> _Problem details_
From the passage below on dynamic system simulation, list every capability that the Hardware Platform model typically has.

Associated with every processing stage are parameters that need to be specified so that the dynamic simulation model can be configured correctly.  These parameters generally describe:

  1. Read DMA characteristics: Number of blocks, block sizes, memory addresses and memory access patterns
  2. Processing characteristics: The delay which the task will require in order to perform its processing.
  3. Write DMA characteristics: Number of blocks, block sizes, memory addresses and memory access patterns

Figure 3 shows that this information is best described in tabular format, where rows represent processing tasks and columns are parameters associated with the task.

The use case graph may also have an embedded sub-graph, which is often the case with AI applications that describe the algorithm in terms of a Neural Network computation graph.  Figure 4 shows a sub-graph within a larger use case graph.  The method of describing the sub-graph is in the same tabular format, which may be present in any part of the larger graph, not just with AI processing.

Usecase parameters captured in tabular format as shown in Figure 3 are sufficient to describe the application intent regarding dataflows between processing stages and the processing delay of a given stage.  The added benefit of having the graph drawn to the left of the table is that it becomes intuitive to understand the data flow, hence the relationship between nodes as processing stages.  Even for large graphs, the method is applicable and offers supplementary information readily available if required.

Separate to the Application Usecase is a model of the Hardware Platform, which will perform the data transfers and processing delays as prescribed by the Usecase model.  The Hardware Platform model will typically have the following capabilities:

  1. Generate and initiate protocol compliant transactions to local memory, global memory or any IO device
  2. Simulate arbitration delays in all levels of a hierarchical interconnect
  3. Simulate memory access delays in a memory controller model as per the chosen JEDEC memory standard.

Figure 4 shows a block diagram of one such Hardware Platform, which, in addition to a simulation model, forms the basis for elaborating an SoC architecture specification.

So far we have defined two simulation constructs – the Application Usecase Model and the Hardware Platform Model.  What is required is now a specification of how the Usecase maps on to the Hardware Platform subsystems.  That is, which tasks of the application usecase model are run by which subsystems in the hardware platform model.  Figure 6 shows a the full simulation model with usecase tasks mapped on to subsystems of the hardware platform.

The Full System Model in Figure 6 is the dynamic performance model used for Usecase and Hardware Platform Exploration.

Every node in the Usecase graph is traversed during simulation, with the Subsystem master transactor generating and initiating memory transactions to one or more slave transactors. As a result, delays due to contention, pipeline stages or outstanding transactions are applied to every transaction, which cumulatively sums up the total duration that the task is active.

The temporal simulation view in Figure 7 shows the duration active for each task for a single traversal of the Application Usecase.  The duration for the entire chain is defined as the Usecase Latency.  Having one visualisation showing the Hardware Platform, Application Usecase and Temporal Simulation view often work very well for various stakeholders because it is intuitive to follow.

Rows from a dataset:

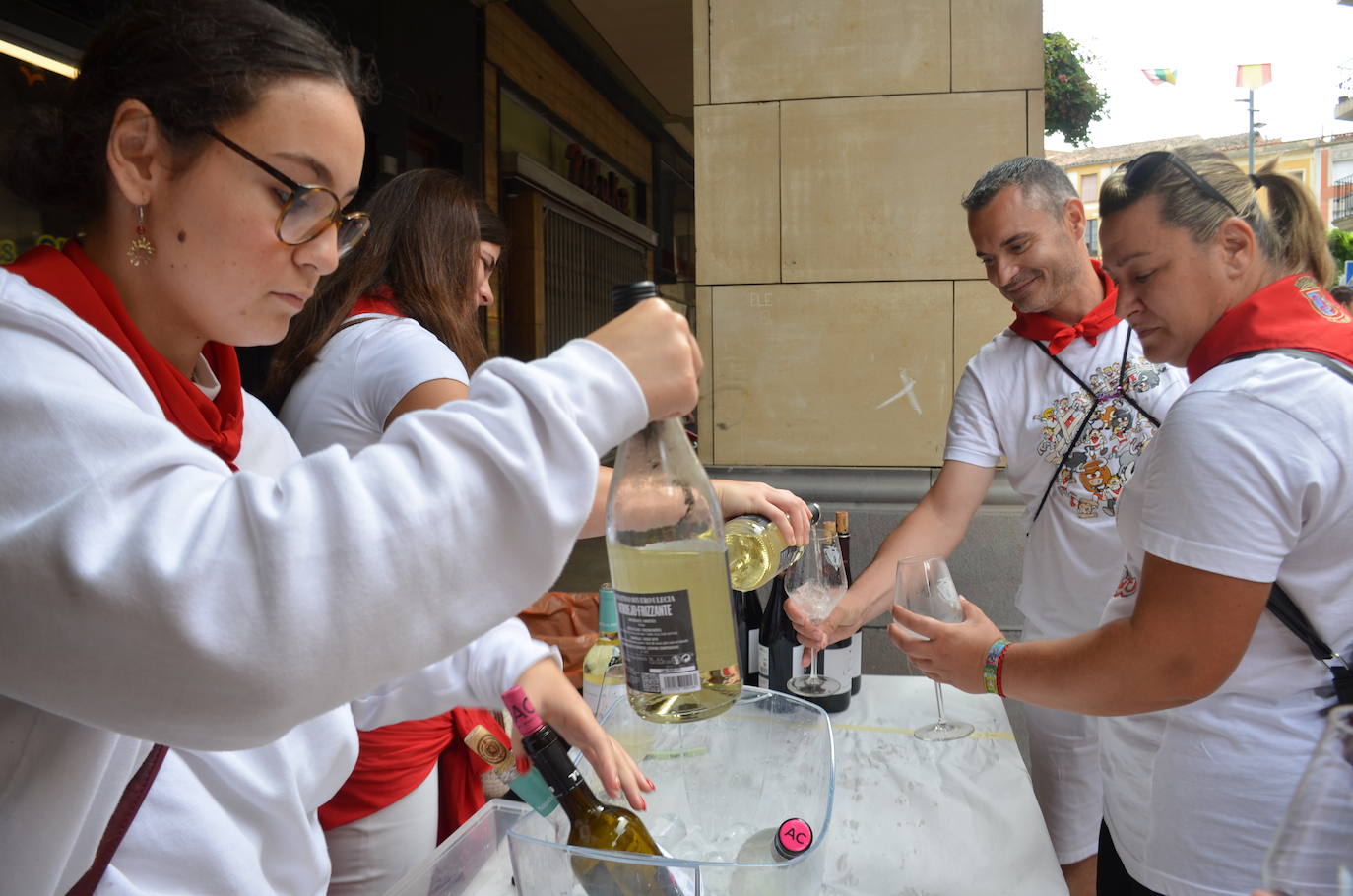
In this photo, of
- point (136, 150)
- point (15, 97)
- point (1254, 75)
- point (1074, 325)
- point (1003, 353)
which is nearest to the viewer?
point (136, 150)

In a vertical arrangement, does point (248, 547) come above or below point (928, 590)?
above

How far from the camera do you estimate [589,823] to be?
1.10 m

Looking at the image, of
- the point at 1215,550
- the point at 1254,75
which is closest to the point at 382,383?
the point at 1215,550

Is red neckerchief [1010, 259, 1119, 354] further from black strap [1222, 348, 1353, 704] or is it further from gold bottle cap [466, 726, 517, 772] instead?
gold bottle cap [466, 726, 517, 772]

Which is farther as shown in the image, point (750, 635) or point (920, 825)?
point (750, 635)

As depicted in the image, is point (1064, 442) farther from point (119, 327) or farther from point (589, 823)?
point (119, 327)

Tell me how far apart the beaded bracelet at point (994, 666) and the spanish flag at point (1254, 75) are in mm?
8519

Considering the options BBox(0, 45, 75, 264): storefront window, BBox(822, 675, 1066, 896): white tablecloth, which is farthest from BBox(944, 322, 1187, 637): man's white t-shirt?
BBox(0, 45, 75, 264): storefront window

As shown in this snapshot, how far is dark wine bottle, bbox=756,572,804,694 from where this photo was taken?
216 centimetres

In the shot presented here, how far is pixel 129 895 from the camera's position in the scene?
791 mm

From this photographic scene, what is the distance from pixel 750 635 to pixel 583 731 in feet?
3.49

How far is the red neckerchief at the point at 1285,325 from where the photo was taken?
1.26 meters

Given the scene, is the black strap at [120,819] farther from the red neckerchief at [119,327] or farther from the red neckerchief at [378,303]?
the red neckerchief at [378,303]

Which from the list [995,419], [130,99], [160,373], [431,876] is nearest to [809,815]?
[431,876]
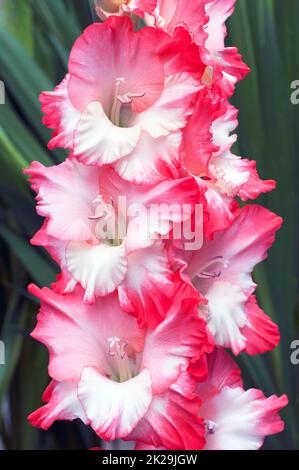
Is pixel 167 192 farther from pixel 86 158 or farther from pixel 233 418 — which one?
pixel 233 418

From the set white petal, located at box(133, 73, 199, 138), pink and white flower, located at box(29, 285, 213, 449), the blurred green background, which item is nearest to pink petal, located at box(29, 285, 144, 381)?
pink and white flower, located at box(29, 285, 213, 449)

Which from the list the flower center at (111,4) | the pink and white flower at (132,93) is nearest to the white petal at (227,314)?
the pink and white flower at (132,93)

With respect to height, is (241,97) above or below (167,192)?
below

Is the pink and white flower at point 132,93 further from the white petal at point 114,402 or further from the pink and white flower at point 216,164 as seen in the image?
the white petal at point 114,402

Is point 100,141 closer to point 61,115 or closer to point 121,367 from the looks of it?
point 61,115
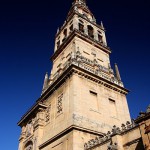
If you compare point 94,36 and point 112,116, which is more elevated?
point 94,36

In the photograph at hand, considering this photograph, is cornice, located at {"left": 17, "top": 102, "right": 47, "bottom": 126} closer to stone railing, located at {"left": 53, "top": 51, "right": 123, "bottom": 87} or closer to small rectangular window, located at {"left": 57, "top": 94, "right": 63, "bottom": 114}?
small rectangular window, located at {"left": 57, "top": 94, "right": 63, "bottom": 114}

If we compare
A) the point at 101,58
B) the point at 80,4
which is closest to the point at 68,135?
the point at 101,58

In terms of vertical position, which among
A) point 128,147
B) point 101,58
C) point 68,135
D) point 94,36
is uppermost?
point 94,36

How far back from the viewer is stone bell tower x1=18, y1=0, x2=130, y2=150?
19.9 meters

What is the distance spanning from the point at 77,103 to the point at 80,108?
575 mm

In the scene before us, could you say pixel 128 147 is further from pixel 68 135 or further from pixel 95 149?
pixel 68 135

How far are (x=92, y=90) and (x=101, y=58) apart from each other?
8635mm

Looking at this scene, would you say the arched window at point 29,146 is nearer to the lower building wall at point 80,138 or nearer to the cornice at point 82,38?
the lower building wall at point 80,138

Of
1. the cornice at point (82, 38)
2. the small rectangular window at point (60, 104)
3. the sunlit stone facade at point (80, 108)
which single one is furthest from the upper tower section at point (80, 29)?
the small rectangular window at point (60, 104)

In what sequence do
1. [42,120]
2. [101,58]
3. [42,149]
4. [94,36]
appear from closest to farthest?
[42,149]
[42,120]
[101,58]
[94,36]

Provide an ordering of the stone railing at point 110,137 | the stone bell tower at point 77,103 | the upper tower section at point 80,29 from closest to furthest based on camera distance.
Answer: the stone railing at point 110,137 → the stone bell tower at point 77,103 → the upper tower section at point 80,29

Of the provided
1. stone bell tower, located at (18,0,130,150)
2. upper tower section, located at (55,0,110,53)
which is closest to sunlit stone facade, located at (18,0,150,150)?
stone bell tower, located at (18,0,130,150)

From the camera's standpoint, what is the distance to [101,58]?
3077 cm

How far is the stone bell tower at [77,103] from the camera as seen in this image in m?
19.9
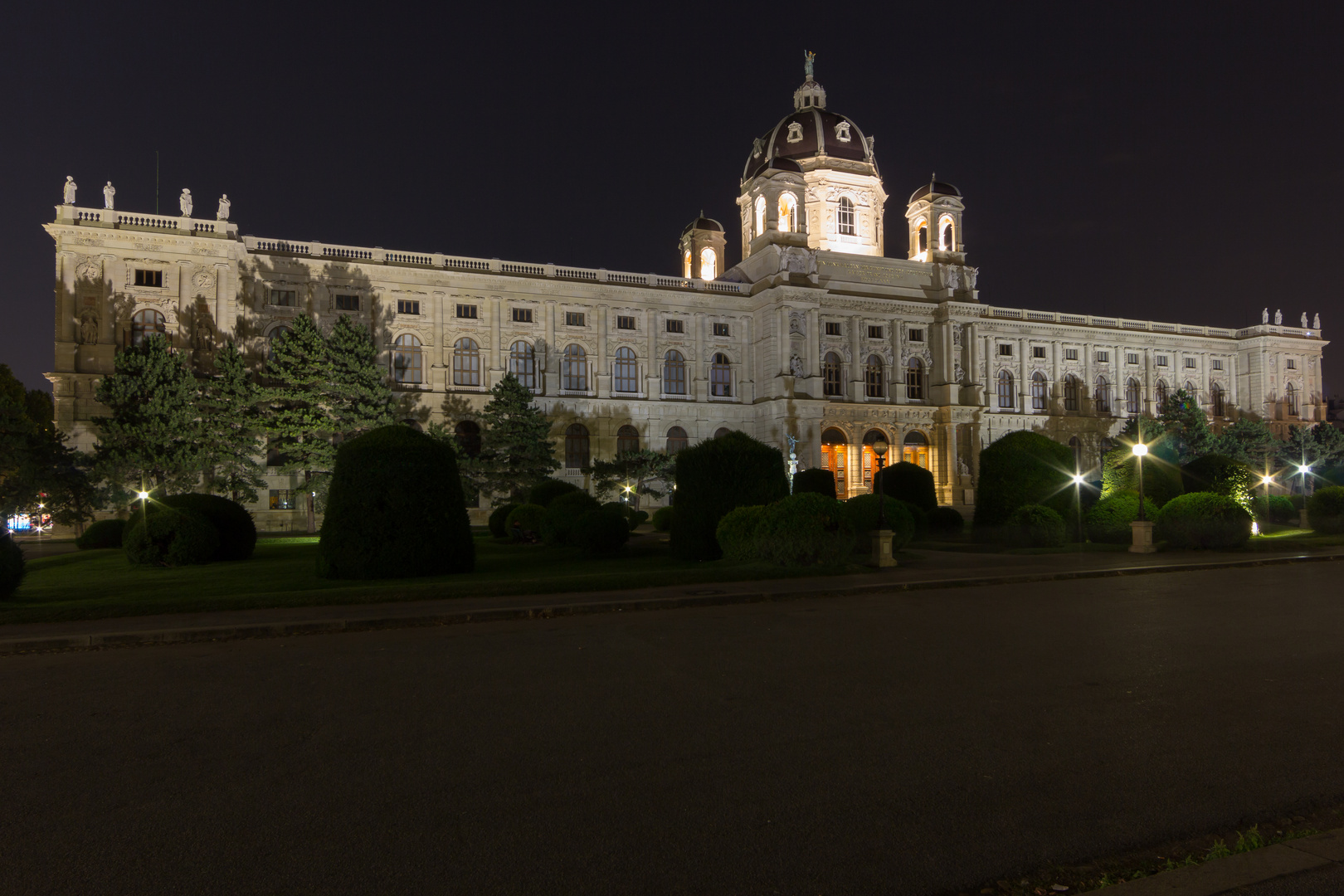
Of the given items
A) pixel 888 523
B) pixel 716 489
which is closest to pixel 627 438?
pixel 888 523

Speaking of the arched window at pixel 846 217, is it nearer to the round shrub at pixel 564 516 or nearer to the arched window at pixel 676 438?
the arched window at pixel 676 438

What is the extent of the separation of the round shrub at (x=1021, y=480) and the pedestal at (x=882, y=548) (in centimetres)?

> _Output of the task_
- Generate and initiate protocol compliant transactions to local memory, global memory or any IO device
- Simulate arbitration delays in all levels of a hierarchical interconnect
- Simulate memory access delays in a memory controller model as per the chosen JEDEC memory standard